---------- EXERCISE PASSAGE

Since OpenEdge 10.1C: a protrace.<pid> including the ABL stack if available.

UNIX: kill -SIGUSR1 PID
WINDOWS: %DLC%\bin\_debugConfig.exe" -getstack PID
on Windows the same version of %DLC%\pdbfiles as the current installed version + service pack/update + hotfix must be present in order to unwind the stack properly) Refer to Article: What is the purpose of .PDB files?

If a stacktrace is produced:

Run the command again at least 3 times to different files (or append to current file), so that the process state can be determined as static or changing between stacktrace snapshots.

If a stacktrace is not been produced or hangs :

On UNIX: In the absence of stack information, generate a core file by using "kill -8 pid" as a last resort to gather information. As long as ulimit -c is not disabled and there are no suid or hardlimits preventing core file generation, a core file also provides information about the state of local and global variables in addition to the C-stack.

On Windows use Microsoft Process Explorer. (https://technet.microsoft.com/en-gb/sysinternals/bb896653.aspx)

--------------------
---------- STORED DATA

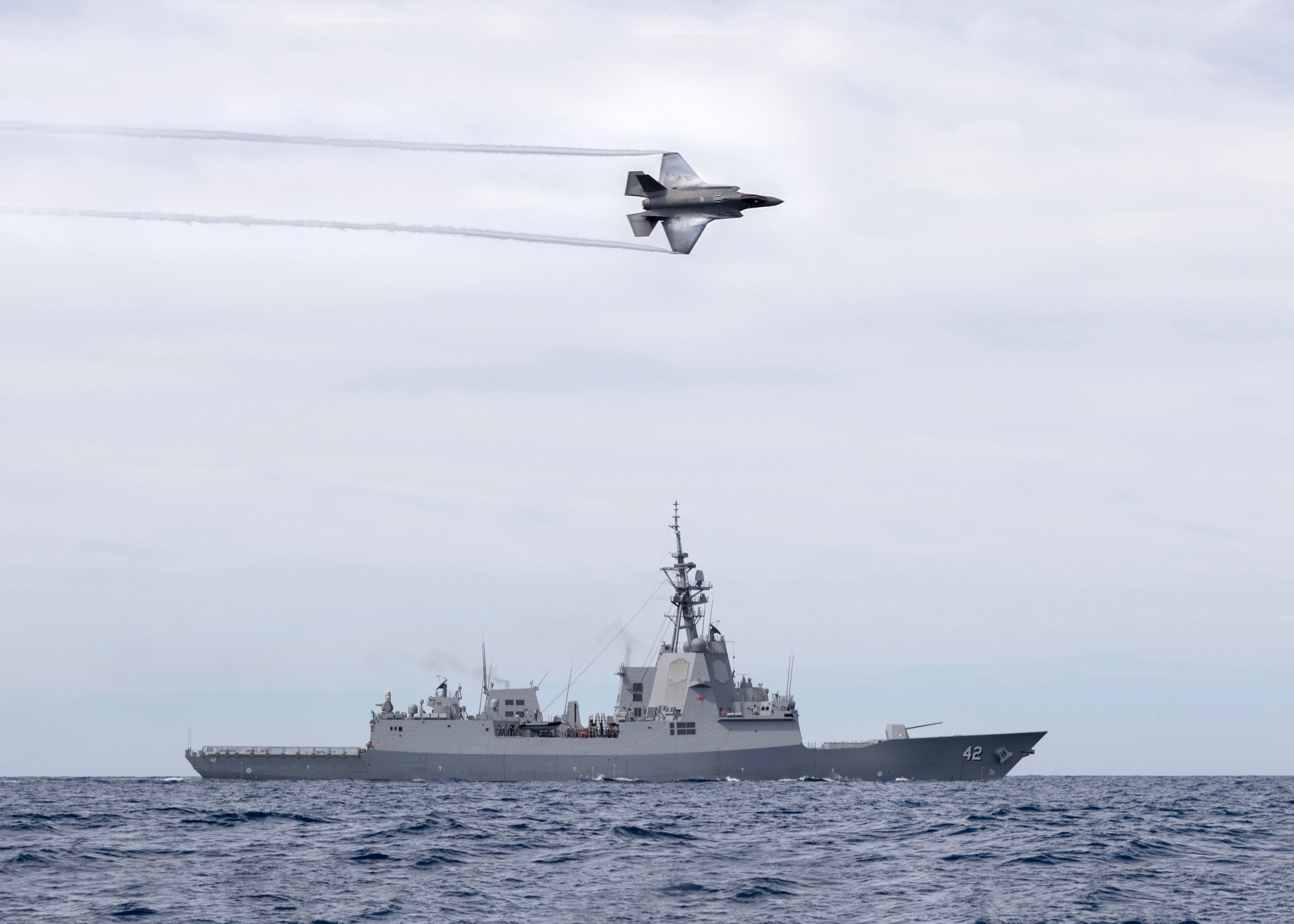 Australia refuerza la integración de la Fuerza Aérea y la Armada en el Escudo de Tasmania 23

--------------------

→ **USING THE INFORMATION**:
1 > List every condition that the note on OpenEdge stack traces says must hold for a core file to be generated on UNIX.
2 > Proceed with the note on OpenEdge stack traces, picking up right after its final line.

→ **RESULTS FOR THE EXERCISE**:
1 >
- ulimit -c is not disabled
- there are no suid limits preventing core file generation
- there are no hardlimits preventing core file generation

2 >
Identify if the hung process is still attached to shared memory or a database file descriptor

On UNIX:

$   lsof -p <pid>

Review the list of file descriptors that the process is attached to. If any of the files listed is a database file, killing the process once information collection is complete, may well cause the database to crash. Start by running "kill -15 <pid>" (SIGHUP) to kindly ask the process to terminate, otherwise more aggressive kill options might be needed:

Guidelines on the use of UNIX kill command to stop a process

On Windows, one way to identify the process shared-memory or file handles is the Microsoft Process Explorer referred above:

View > Show Lower Pane [CTRL + L]
View > Lower Pane View > Handles [CTRL + H ]

From the 'client-side' perspective:

Find out why the client session needed to be disconnected in the first place. This should not be a 'normal' action especially when that client was doing work actions at the time. This information is not always easy to obtain, but the effort in doing so has proven to be the quintessential key information in resolving that this situation does not repeat.

What was the last thing the user remembers doing in their application workflow?
What was the application session doing which caused the user to terminate their session or caused their session to hang?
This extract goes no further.